Health and social aid
This section includes statistics on general morbidity rates as well as selected
illnesses. It also provides data on medical institutions and staff employed.
There are some statistics on residential facilities for the aged and disabled
(both adults and children) and data on disability.
Morbidity rate
is defined by dividing the number of sick diagnosed for the first time by
mid-year resident population. Morbidity prior to 1999 is disaggregated according
to the ninth revision of the
International Classification of Diseases (1975), from 1999 − according to
the tenth revision of International
Classification of Diseases and Related Problems in health care (ICD’10).
Data on physicians
includes all doctors with higher medical education at the end of a given year.
It includes physicians employed in medical and sanatorium institutions, social
protection, educational and research institutions, staff training institutions
within the health care system, etc. This indicator before 2008 covered dentists
with higher education and dental technicians with secondary medical education.

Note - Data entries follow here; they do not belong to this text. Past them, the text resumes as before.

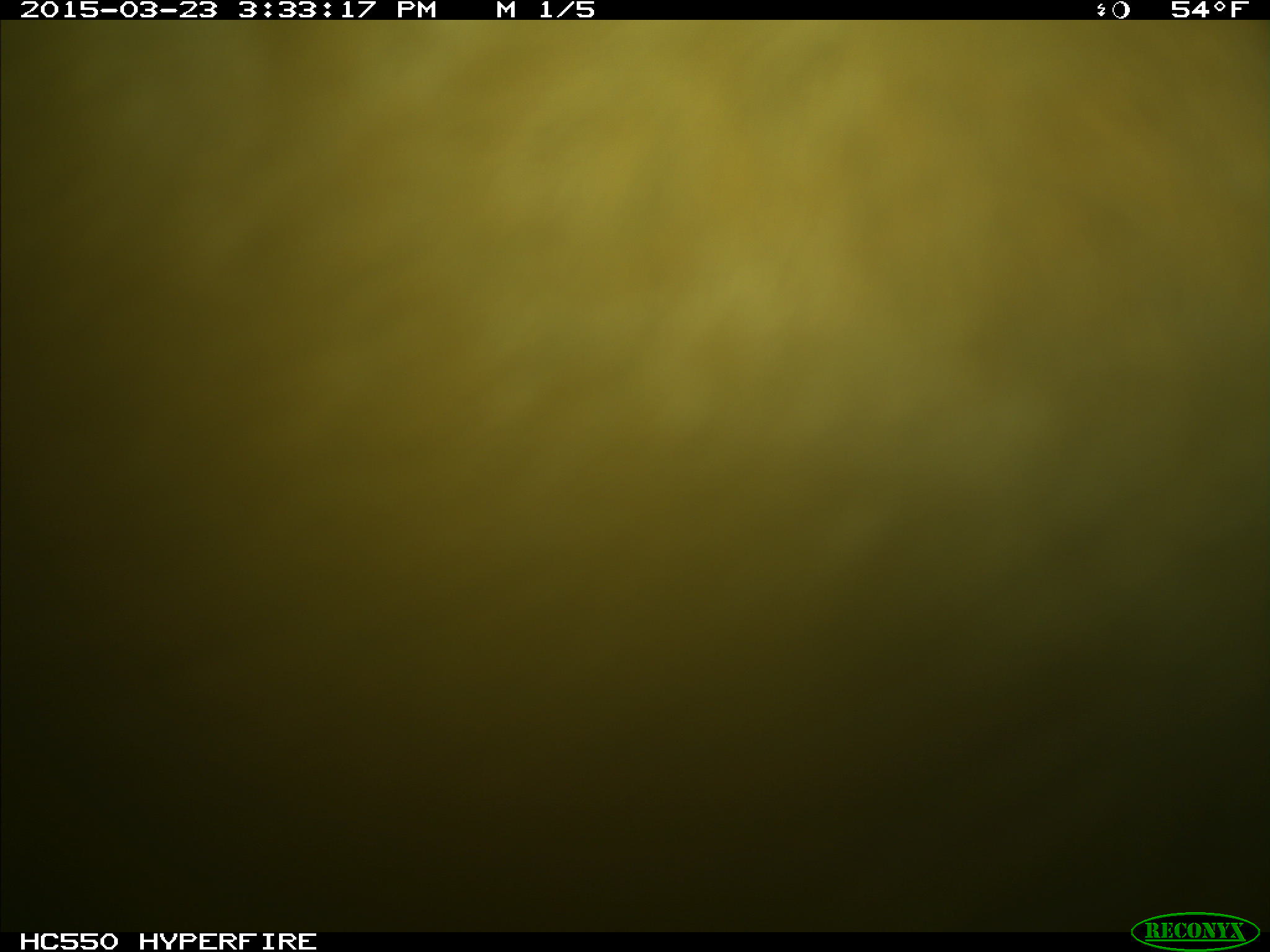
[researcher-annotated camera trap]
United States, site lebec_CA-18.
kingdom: Animalia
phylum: Chordata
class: Mammalia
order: Artiodactyla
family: Bovidae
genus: Bos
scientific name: Bos taurus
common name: domestic cow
Bos taurus (domestic cow).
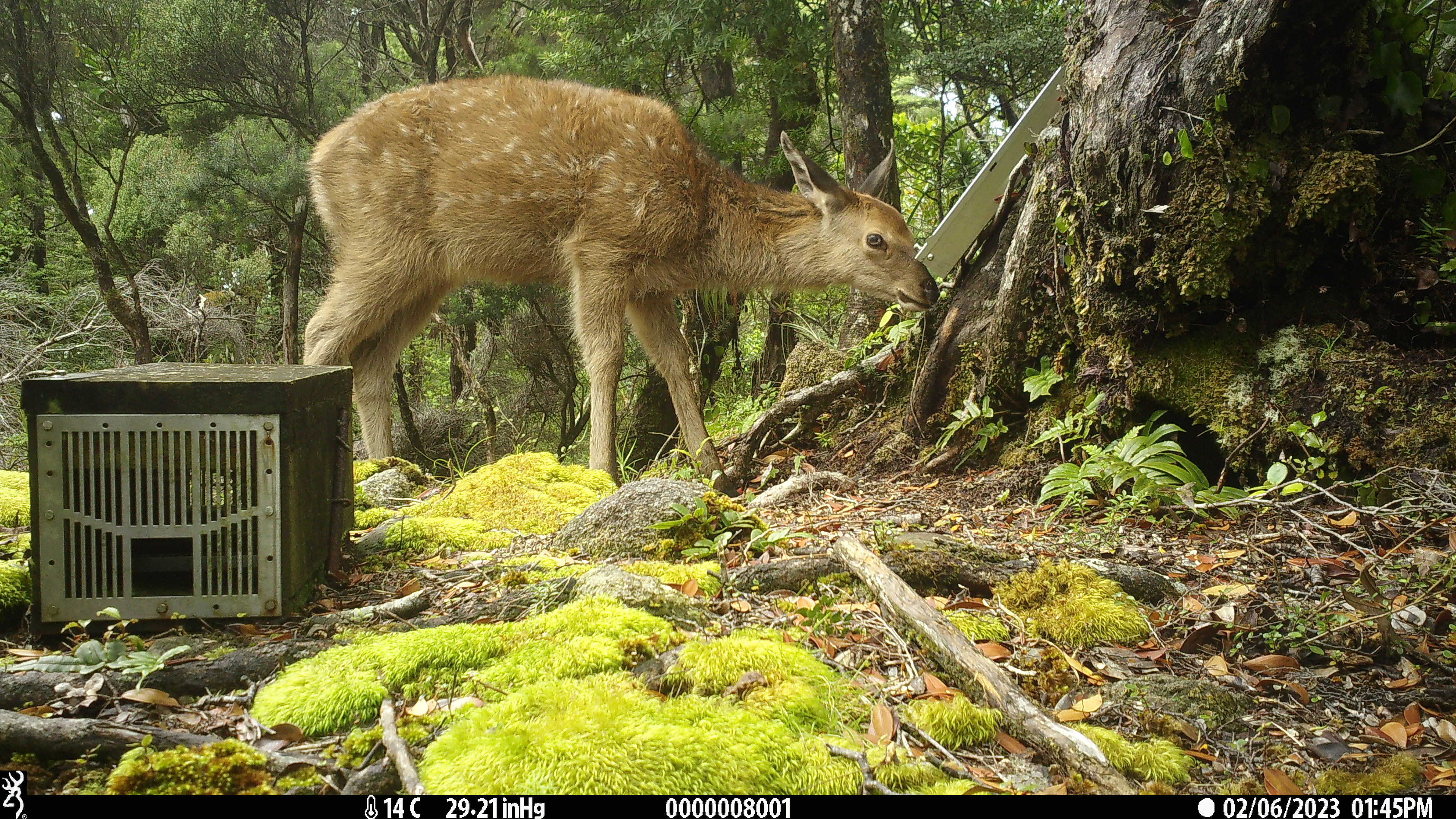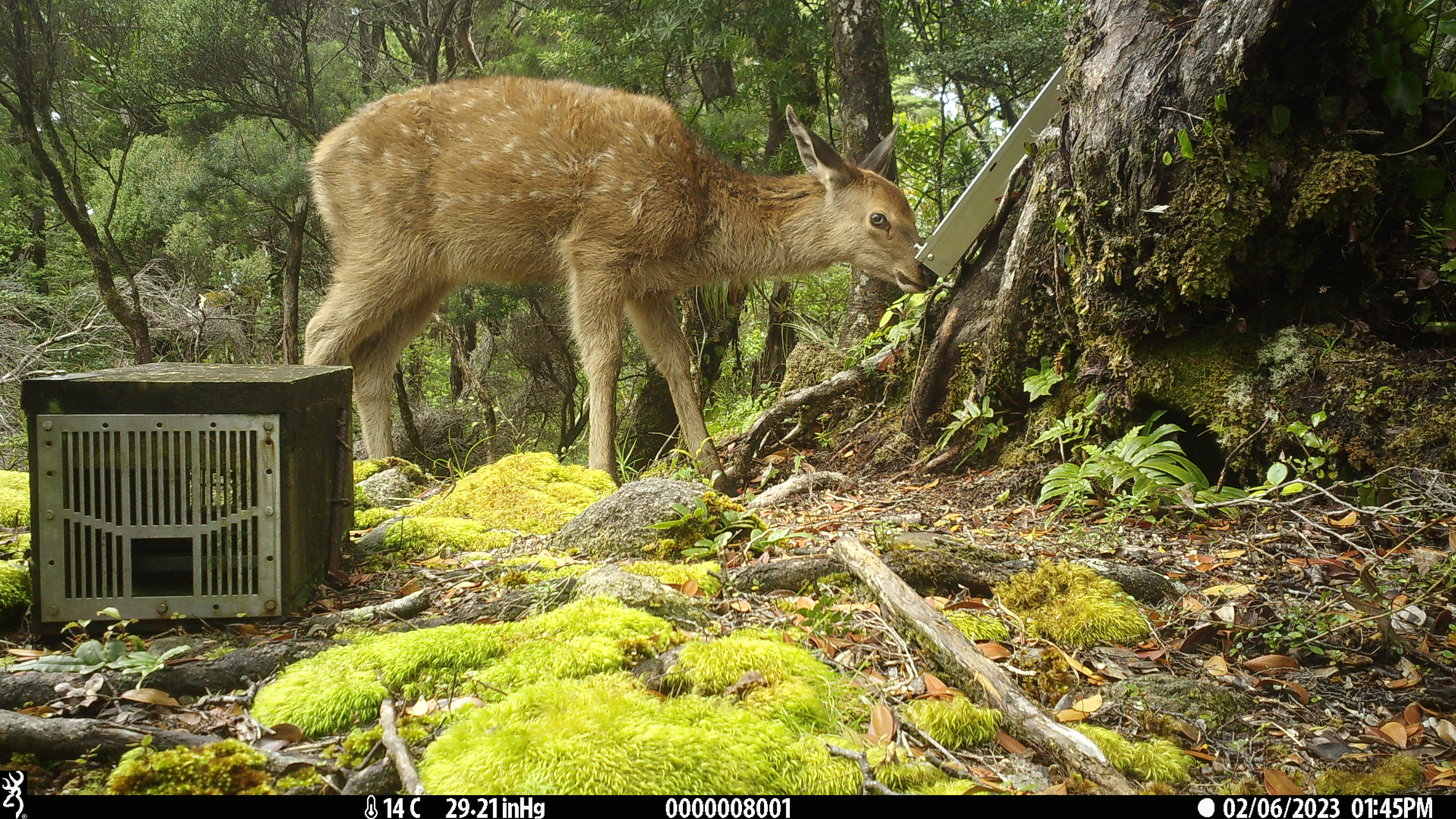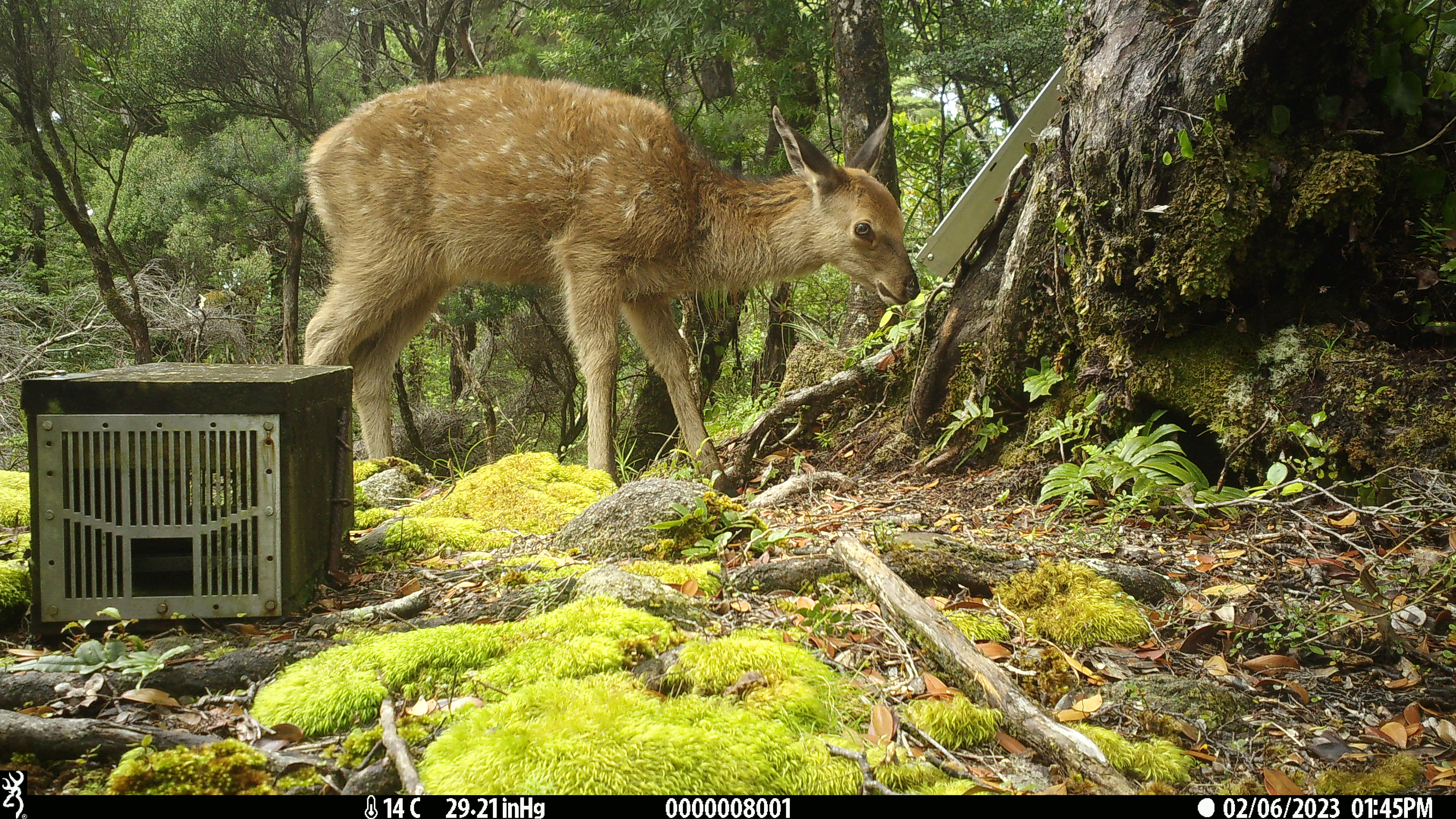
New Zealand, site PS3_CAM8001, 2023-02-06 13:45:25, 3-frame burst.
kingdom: Animalia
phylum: Chordata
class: Mammalia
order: Artiodactyla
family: Cervidae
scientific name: Cervidae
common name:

Starting from 2008 dental technicians with secondary medical education are not
taken into account in the total number of physicians.
Paramedical personnel
is reported at the end of the year
includes all persons with
secondary medical education (excluding dental technicians) who are employed in
medical and sanatorium institutions, social protection institutions, pre-school
educational institutions, schools, orphan houses, etc.
Data
on hospital beds
is
reported at the end of the year. Statistics show beds equipped
with
necessary supplies
and available
for
patient
use, regardless of whether the beds are occupied by patients.
Hospitals providing care for
out-patients
include all
medical
institutions which provide out-patient care (clinics, out-patients’ departments,
health centers, out-patients’ departments of hospitals, hospital centers for
health care, etc).
Injured at
work
is an individual who had an accident at work and died or, based on a medical
certificate, is incapable of working during one or more days. This person may be
given an easier job for one or more days if a document registering the accident
has been completed according to a specified form.
Disability
is a social in sufficient as a result of health limitation, caused by health
deviation with resistant organism disorder, what leads to the social care and
assistance necessity.
Care homes for
the aged and disabled
(both adults and children) are medical and social institutions providing
permanent accommodation to the aged and disabled people or children who require
care.
Orphan
is a child whose have parents died confirmed by the death certificate of each
one.
Children
in care are children who have became
the responsibility of state institutions due to the fact that their parents were
deprived of parental right, or they have been taken from parents without
parental right loss. Their parents were declared missing or legally incapable,
died, serve sentence at places of detention, are arrested during investigation,
are sought by law enforcement bodies. The reasons for that could be the evasion
of payment of alimony, lack of information about parents’ location, long period
illness that hampers the parents to take care of a child. This also can be
children whose parents are unknown, the abandoned by parents, the abandoned in
the maternity hospital or other health
institution, on
the children
refused to take home by
parents, other relatives and homeless children.
Adoption
is
when an adoptive person adopts a child into his family as a daughter or a son
according to a court’s decision.
Tutorship, curatorship
are appointed to orphans or
emancipated children. Tutorship is provided to child under 14 years and
curatorship − child between the ages of 14 and 18 years.